The registry sub-sample included 624 patients. Mean age was 54.3 years (median 54.0) and mean CCI was 3.7 (median 3.0). Common comorbidities in the registry sub-sample included hypertension and deficiency anemias (Table 1). Most patients in the registry sub-sample initiated trastuzumab as adjuvant therapy (92.0 %), 58.8 % had breast-removing surgery, 41.2 % had breast-conserving surgery, and 68.4 % had radiotherapy prior to the initiation of adjuvant trastuzumab (Table 1). Among patients with available information, 84.8 % had stage 0-II breast cancer and 52.9 % of patients had grade 3 cancer. The mean tumor size was 28.5 mm (median 20.0 mm).
Relapse algorithm validation
Relapse status was correctly identified in the registry sub-sample in >90 % of cases. The claims-based algorithm had 89.7 % sensitivity and 90.1 % specificity (Table 2).
Description of the relapses identified in the study sample
The algorithm identified 564 (17.7 %) relapses in the study sample. Of these, 216 (38.3 %) occurred within a year of the first adjuvant trastuzumab infusion, 279 (49.5 %) occurred within 1–3 years, and 69 (12.2 %) occurred >3 years later. Among the patients who relapsed within a year of first adjuvant trastuzumab, 30.5 % deaths were observed over a median follow-up of 2.1 years; among those who relapsed within 1–3 years, there were 34.4 % deaths over 1.7 years; finally, among those who relapsed >3 years after the first adjuvant trastuzumab, there were 20.3 % deaths over 1.5 years.
OS and RFS
In the study sample, the unadjusted OS rates were 93.2 % (95 % CI 92.1–94.2 %) at 3 years, 90.0 % (88.6–91.2) at 4 years, 88.5 % (86.9–89.8) at 5 years, and 87.1 % (85.3–88.6) at 6 years; in the registry sub-sample, these rates were 96.3 % (94.3–97.7), 93.7 (91.0–95.6), 92.6 % (89.6–94.8), and 92.2 % (89.1–94.5), respectively (Fig. 2a); finally, the unadjusted OS rate at 6 years in the B-31/N9831trials (Perez et al. 2014) was 89.8 % (Perez et al. 2014; Romond et al. 2012).
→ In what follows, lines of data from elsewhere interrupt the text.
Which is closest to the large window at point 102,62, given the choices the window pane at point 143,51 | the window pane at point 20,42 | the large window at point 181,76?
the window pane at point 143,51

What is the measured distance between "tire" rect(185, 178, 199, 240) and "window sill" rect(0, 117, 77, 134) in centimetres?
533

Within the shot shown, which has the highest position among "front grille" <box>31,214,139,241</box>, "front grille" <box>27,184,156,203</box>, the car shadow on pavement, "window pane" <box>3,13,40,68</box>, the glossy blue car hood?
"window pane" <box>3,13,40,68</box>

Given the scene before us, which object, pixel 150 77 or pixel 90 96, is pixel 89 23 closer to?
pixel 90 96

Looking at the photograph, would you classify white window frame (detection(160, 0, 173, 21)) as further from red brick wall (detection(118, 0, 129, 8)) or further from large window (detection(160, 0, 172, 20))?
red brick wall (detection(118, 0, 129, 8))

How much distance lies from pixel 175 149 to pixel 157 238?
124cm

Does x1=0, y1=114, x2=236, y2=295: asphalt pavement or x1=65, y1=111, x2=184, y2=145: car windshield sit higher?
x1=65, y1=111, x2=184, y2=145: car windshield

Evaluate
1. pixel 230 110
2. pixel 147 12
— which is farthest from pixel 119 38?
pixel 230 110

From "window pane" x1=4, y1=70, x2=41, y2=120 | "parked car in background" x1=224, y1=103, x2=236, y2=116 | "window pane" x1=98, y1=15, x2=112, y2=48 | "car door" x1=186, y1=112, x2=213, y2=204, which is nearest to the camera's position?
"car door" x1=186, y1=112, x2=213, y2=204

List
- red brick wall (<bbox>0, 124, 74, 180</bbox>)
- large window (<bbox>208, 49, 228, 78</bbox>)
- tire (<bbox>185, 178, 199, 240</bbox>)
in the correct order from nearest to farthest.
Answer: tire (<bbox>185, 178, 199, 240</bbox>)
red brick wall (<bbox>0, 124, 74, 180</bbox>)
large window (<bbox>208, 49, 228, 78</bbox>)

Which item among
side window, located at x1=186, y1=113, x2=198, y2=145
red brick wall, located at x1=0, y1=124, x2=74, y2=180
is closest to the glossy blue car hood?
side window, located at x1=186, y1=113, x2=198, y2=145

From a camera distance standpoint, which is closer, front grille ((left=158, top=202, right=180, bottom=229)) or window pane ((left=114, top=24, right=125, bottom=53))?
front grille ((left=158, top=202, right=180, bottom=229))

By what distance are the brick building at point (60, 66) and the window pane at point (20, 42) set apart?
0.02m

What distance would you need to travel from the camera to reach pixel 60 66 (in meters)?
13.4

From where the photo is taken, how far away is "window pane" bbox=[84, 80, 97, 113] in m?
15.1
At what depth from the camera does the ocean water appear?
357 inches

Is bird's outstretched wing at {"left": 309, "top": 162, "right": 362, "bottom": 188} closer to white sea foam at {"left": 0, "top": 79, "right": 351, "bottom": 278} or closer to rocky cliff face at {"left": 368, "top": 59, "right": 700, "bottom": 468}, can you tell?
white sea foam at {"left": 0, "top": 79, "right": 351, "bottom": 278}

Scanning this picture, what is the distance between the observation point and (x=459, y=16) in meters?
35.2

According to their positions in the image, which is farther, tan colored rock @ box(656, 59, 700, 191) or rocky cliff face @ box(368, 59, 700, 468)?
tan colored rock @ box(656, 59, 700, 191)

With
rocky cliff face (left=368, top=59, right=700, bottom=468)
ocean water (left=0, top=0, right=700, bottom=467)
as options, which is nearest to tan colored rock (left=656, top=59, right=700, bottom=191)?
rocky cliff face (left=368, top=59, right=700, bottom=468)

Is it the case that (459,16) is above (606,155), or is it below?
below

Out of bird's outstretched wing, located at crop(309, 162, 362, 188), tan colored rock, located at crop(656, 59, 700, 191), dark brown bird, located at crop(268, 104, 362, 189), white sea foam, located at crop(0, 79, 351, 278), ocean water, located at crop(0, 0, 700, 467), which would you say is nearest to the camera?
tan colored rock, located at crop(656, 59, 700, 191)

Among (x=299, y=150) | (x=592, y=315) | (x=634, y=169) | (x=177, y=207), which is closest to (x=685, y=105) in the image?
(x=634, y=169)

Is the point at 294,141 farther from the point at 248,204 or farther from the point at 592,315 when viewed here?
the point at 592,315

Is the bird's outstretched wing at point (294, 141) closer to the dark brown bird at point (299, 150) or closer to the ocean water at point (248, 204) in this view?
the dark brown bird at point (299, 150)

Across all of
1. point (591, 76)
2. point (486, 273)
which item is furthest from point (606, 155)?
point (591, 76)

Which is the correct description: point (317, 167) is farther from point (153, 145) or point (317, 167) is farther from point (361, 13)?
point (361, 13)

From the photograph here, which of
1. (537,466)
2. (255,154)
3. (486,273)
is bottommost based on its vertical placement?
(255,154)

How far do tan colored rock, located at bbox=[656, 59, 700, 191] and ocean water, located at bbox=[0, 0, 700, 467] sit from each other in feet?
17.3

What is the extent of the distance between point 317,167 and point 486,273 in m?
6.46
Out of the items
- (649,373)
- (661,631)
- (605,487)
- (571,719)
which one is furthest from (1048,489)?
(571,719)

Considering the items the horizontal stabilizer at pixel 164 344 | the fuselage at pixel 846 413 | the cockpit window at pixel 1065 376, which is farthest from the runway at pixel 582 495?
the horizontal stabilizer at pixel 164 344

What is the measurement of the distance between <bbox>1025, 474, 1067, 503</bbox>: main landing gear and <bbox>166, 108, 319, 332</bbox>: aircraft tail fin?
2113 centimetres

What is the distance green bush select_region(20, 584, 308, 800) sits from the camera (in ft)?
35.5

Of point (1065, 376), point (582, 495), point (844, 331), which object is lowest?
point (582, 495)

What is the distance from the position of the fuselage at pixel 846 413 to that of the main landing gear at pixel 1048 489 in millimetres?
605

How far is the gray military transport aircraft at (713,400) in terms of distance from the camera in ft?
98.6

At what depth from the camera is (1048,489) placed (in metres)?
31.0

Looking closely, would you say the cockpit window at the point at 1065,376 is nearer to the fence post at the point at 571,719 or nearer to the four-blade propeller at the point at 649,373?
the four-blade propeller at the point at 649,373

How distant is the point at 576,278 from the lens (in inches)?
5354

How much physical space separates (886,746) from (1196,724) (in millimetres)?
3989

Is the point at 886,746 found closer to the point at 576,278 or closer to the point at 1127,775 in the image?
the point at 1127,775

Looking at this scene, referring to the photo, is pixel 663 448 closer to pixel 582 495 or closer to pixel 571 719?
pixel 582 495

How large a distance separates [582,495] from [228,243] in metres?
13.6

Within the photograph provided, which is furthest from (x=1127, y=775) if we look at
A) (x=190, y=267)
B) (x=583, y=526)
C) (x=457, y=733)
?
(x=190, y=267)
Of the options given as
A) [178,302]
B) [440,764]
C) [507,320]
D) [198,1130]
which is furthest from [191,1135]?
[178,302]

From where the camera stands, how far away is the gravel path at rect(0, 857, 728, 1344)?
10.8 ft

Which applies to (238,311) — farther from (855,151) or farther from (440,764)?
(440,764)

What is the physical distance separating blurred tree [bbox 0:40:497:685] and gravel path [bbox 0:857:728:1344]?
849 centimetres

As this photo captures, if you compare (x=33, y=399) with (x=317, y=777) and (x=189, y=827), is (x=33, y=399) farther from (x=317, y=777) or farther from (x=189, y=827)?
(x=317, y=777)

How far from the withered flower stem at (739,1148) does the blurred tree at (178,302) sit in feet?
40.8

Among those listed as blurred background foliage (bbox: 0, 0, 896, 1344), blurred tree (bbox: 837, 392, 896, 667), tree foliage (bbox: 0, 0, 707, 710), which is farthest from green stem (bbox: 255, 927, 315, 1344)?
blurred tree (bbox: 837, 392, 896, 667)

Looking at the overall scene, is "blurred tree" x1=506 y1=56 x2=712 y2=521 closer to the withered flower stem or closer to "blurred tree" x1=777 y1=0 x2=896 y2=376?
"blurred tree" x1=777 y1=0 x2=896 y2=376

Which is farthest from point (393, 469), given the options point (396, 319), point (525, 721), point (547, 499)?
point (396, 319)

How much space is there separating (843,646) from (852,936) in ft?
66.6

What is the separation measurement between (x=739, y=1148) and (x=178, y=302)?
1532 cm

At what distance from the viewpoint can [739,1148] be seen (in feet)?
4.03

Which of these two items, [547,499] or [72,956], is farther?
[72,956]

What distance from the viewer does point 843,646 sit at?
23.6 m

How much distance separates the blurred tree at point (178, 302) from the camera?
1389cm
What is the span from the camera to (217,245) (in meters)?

Overall survival and relapse-free survival a in clinical setting versus the B-31/N9831 trials (data from Perez et al. JCO 2014 (Perez et al. 2014) were reproduced with author permission). a Overall survival. b Relapse-free survival
In the study sample, the unadjusted RFS rates were 78.8 (77.1–80.3) at 3 years, 75.8 % (74.0–77.5) at 4 years, 73.9 % (72.0–75.7) at 5 years and 72.7 % (70.7–74.7) at 6 years; in the registry sub-sample these rates were 85.5 % (82.2–88.2), 83.5 % (80.0–86.5), 81.4 % (77.5–84.7), and 80.4 % (76.3–83.9), respectively (Fig. 2b); finally, the unadjusted RFS rate at 6 years in the B-31/N9831trials (Perez et al. 2014) was 81.4 % (Perez et al. 2014; Romond et al. 2012).
Discussion
Because clinical trials recruit patients based on specific selection criteria that may differ from physicians’ treatment decisions in clinical practice, it is important to measure treatment patterns and outcomes in a large clinical setting and see how they compare to those measured in clinical trials. In this retrospective observational study of a large sample of American women with non-metastatic HER2-positive breast cancer receiving adjuvant trastuzumab, a claims-based algorithm was developed to identify breast cancer relapses. The algorithm was validated against known relapse status recorded in ACTUR and found to perform with high specificity (90.1 %) and sensitivity (89.7 %). When applied to the study sample, the algorithm estimated OS rates that were generally similar to those observed in the landmark analysis of the B-31/N9831.trials (Fig. 2a; at 6 years 87.1 % in the current study versus 89.8 % in the B-31/N9831 trials) (Perez et al. 2014), although the RFS rates in the current study were slightly lower than those reported in the B-31/N9831trials (Fig. 2b; at 6 years 72.7 % in the current study versus 81.4 % in the B-31/N9831 trials) (Perez et al. 2014).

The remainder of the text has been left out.